Mint

Season: Year-round
Storage: Fresh leaves can be stored in the refrigerator in a plastic bag or jar for 2-7 days.

Fun Facts: Mint is for more than mojitos, although that is a delicious application. Leaves of mint can be dark green, grayish-green or purple in color, with a lanceolate shape and serrated edges. This cool and refreshing herb is a popular flavor around the world in both sweet & savory dishes. It can be dried and used in tea, paired with lamb in mint relish, and is key to Tzatziki. It is often paired with chocolate, and don’t forget – mint ice cream!

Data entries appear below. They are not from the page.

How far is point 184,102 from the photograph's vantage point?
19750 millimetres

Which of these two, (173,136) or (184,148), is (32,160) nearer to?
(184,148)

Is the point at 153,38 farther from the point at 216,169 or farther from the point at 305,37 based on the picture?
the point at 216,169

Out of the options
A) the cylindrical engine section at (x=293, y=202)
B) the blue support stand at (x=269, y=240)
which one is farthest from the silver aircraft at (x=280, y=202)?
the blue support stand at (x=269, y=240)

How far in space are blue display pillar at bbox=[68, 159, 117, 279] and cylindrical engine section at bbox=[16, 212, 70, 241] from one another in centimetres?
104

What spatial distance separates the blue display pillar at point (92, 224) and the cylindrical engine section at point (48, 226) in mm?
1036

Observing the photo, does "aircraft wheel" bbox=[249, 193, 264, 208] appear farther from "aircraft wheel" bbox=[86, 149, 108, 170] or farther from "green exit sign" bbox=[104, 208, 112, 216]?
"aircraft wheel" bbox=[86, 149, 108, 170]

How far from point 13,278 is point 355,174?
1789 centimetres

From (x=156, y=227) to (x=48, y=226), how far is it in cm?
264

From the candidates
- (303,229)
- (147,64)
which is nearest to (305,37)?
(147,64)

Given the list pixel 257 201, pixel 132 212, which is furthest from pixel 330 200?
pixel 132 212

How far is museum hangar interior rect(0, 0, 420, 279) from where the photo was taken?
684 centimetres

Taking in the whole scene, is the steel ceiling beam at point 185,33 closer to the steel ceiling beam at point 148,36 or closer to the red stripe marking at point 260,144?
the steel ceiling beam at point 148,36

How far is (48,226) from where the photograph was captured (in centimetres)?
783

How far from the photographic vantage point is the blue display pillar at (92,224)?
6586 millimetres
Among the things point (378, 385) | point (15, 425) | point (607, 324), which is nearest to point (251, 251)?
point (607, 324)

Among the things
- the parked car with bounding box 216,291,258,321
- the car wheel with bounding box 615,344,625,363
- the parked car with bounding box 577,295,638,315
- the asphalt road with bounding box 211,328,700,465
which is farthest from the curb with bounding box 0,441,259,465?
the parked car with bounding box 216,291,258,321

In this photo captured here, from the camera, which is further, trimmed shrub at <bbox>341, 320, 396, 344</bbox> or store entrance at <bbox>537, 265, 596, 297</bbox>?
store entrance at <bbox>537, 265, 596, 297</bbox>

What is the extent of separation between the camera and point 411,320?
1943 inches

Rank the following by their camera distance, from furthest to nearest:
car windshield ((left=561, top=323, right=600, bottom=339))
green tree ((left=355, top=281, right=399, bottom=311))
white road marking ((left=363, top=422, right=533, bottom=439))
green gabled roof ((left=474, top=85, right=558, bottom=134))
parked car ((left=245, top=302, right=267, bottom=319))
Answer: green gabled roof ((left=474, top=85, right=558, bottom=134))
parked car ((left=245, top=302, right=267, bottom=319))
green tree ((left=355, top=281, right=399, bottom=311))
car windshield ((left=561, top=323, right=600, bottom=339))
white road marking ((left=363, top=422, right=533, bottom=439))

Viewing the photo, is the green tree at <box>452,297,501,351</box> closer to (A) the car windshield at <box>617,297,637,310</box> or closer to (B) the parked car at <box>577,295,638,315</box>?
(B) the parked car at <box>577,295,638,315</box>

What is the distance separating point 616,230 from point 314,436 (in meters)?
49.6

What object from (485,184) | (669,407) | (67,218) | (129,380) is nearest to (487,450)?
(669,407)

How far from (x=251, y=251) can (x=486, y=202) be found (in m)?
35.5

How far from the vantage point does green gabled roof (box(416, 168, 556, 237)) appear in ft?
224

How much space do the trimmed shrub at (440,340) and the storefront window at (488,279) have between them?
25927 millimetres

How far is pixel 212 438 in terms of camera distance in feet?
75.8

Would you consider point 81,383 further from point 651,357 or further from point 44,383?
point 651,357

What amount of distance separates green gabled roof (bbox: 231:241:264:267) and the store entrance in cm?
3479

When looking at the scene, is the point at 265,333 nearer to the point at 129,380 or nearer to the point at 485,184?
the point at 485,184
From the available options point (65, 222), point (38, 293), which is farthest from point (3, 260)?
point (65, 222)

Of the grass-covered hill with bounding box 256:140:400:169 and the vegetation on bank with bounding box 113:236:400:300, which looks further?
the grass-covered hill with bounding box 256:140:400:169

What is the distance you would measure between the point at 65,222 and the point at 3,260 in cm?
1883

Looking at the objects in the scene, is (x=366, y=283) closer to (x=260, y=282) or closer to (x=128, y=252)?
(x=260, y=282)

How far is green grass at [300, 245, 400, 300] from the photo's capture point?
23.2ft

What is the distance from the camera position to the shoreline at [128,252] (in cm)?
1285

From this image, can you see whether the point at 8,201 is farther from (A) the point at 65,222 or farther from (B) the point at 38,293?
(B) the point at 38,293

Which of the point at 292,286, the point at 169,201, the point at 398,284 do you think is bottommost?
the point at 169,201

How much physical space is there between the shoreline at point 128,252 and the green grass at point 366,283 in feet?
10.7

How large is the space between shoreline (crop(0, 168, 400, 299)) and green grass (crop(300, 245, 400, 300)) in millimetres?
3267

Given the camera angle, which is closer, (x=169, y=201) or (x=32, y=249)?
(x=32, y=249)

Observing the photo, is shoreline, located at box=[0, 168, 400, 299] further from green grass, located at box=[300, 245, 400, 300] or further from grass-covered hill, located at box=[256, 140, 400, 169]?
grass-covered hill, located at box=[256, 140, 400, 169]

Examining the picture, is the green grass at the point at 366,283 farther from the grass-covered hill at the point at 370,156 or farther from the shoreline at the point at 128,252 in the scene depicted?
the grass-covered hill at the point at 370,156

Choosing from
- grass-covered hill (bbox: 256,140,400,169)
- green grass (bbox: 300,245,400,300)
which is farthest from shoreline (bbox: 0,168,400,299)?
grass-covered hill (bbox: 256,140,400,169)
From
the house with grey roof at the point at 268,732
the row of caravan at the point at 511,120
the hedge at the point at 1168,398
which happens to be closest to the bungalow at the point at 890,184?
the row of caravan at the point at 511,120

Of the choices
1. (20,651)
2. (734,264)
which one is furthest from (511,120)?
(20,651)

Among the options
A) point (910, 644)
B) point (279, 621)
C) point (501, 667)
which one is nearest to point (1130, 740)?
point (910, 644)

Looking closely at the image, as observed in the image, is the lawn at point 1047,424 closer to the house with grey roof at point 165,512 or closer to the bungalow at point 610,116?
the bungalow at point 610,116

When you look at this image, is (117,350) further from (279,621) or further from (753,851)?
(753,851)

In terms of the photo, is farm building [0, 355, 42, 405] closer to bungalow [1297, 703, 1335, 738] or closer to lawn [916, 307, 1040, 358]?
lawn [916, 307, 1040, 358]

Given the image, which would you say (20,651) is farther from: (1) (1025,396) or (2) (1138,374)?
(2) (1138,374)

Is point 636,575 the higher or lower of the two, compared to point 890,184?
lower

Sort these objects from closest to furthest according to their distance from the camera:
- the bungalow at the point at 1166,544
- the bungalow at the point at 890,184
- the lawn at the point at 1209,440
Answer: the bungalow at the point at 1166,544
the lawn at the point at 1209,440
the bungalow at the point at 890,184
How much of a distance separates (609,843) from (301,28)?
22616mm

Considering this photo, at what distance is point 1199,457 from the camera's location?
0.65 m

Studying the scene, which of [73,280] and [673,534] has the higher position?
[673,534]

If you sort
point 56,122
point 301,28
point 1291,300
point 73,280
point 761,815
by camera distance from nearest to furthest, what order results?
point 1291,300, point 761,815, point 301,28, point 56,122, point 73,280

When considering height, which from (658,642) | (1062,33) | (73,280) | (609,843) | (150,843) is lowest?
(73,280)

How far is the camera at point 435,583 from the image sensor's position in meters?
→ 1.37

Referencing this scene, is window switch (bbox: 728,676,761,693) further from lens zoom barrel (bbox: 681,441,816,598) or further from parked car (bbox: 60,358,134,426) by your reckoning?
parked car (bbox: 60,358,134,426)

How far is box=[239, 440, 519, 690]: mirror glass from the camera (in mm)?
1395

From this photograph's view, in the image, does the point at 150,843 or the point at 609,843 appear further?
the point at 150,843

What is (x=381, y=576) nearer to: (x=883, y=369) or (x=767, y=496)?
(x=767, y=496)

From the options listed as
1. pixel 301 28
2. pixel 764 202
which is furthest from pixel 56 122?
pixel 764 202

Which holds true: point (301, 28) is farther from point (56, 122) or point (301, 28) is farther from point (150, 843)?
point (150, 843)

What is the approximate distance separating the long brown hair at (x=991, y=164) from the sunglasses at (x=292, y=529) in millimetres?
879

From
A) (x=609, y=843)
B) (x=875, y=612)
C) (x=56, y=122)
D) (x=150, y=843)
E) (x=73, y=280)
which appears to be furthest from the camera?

Get your local mint by joining our Farm Share or shopping at farmers markets. Don’t forget to share your favorite preparations with your fellow veggie lovers on our Facebook page!

Minty Snap Pea Salad

Recipe from thekitchn

Ingredients

  • 1 pound sugar snap peas, tough strings removed

  • 3 tablespoons olive oil

  • 2 tablespoons freshly squeezed lemon juice

  • 1 teaspoon whole-grain or regular Dijon mustard

  • 1 teaspoon minced shallot

  • Kosher salt

  • Freshly ground black pepper

  • 1 pound fresh ciliegine mozzarella cheese (cherry-sized mozzarella balls), halved

  • 1 small bunch radishes, thinly sliced (save the tops for another use)

  • 3 tablespoons finely chopped fresh mint leaves

Instructions

  • Fill a large bowl with water and ice; set aside.

  • Bring a large pot of water to a boil. Add the snap peas and cook until just tender yet still crisp, about 2 minutes. Drain and immediately transfer them to the ice water. Meanwhile, whisk together the oil, lemon juice, mustard, and shallot in a large bowl. Taste and season with salt and pepper as needed.

  • Drain the snap peas and slice each in half on the diagonal. Add the snap peas, mozzarella, radishes, and mint to the dressing and toss evenly coat.

Note: Leftovers can be stored in an airtight container for up to 3 days.

Asparagus & Radishes with Mint

Recipe from thekitchn

Ingredients

  • 1 pound asparagus

  • 1/2 tablespoon butter or olive oil

  • 4 ounces radishes (5 to 8 medium to large radishes)

  • 1 tablespoon extra-virgin olive oil

  • 1 teaspoon rice vinegar

  • Flaky salt and freshly-ground black pepper

  • 1/4 loosely-packed cup fresh mint leaves, stems removed

Instructions

  • Snap off the woody ends of the asparagus and cut each stalk into 1-inch pieces. Heat the butter or oil in a large sauté pan over high heat and cook the asparagus for 2 to 3 minutes, until it’s warmed through and tender but still crisp.

  • Slice the radishes into thin rounds using a mandoline or sharp chefs knife. Toss with the asparagus in a large bowl.

  • Whisk together the olive oil and vinegar. Pour over the vegetables and toss. Season generously with flaky salt and black pepper. Slice the mint leaves very fine and toss them with the vegetables.

  • This can be refrigerated for up to 4 hours before serving. Serve cold or at room temperature.

 

French Sorrel and Mint Granita

Ingredients

  • 2 cups cold water
  • 1 cup granulated sugar
  • Juice of 1 lemon
  • 2 sprigs or more of fresh mint
  • 2 cups fresh sorrel leaves

Instructions

  • Combine the water, sugar, and half the lemon juice in a non-reactive saucepan. Bring to the boil, stirring occasionally to dissolve the sugar. Remove from the heat and transfer to a glass container. Add the mint and let cool to remove temperature.
  • Wash the sorrel leaves, remove the tough spine, and coarsely chop the leaves. You’ll want two well-packed cups.

  • When the sugar syrup has cooled, remove the mint and discard. Add the syrup, the rest of the lemon juice, and the sorrel leaves to the bowl of a blender. Puree until smooth.

  • Pour the mixture into a large shallow pan or casserole dish. Freeze until icy–about 3 hours. Then using a fork, scrape through the mixture to break it up. Refreeze another 2 hours and repeat. Do this once more and it should be ready to serve. You can store it in a container for up to a month.